#### [THE TASK]
Tally the lines in the data below in which the word "councillors" occurs, then give only the total.

#### [LISTED ENTRIES]
#####

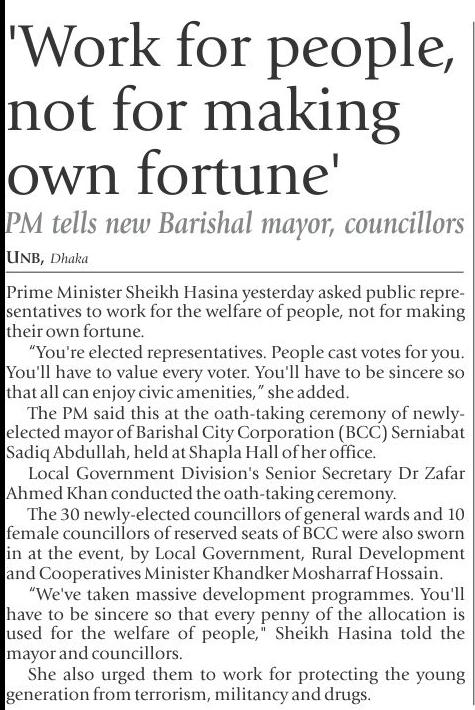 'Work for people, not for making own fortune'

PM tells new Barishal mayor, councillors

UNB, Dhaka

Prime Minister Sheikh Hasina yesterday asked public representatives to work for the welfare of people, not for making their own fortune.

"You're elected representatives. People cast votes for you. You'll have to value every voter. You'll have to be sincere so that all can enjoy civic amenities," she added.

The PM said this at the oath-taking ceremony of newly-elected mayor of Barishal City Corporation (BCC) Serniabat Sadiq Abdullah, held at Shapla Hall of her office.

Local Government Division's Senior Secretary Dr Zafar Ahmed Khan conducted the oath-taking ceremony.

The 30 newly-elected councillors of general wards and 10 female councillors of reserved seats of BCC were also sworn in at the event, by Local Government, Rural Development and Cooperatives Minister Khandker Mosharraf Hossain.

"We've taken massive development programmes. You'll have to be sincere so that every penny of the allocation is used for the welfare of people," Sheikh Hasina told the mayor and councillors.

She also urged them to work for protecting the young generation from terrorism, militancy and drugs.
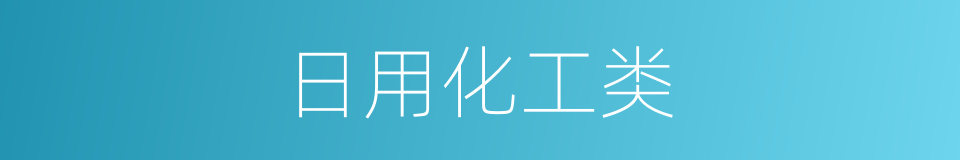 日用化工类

#####

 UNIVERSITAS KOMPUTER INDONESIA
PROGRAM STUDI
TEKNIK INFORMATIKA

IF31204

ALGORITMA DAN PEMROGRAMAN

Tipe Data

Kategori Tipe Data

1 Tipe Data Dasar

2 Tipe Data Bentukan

#####

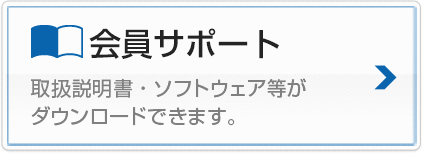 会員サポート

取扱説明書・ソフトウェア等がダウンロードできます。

#####

#### [YOUR SOLUTION]
3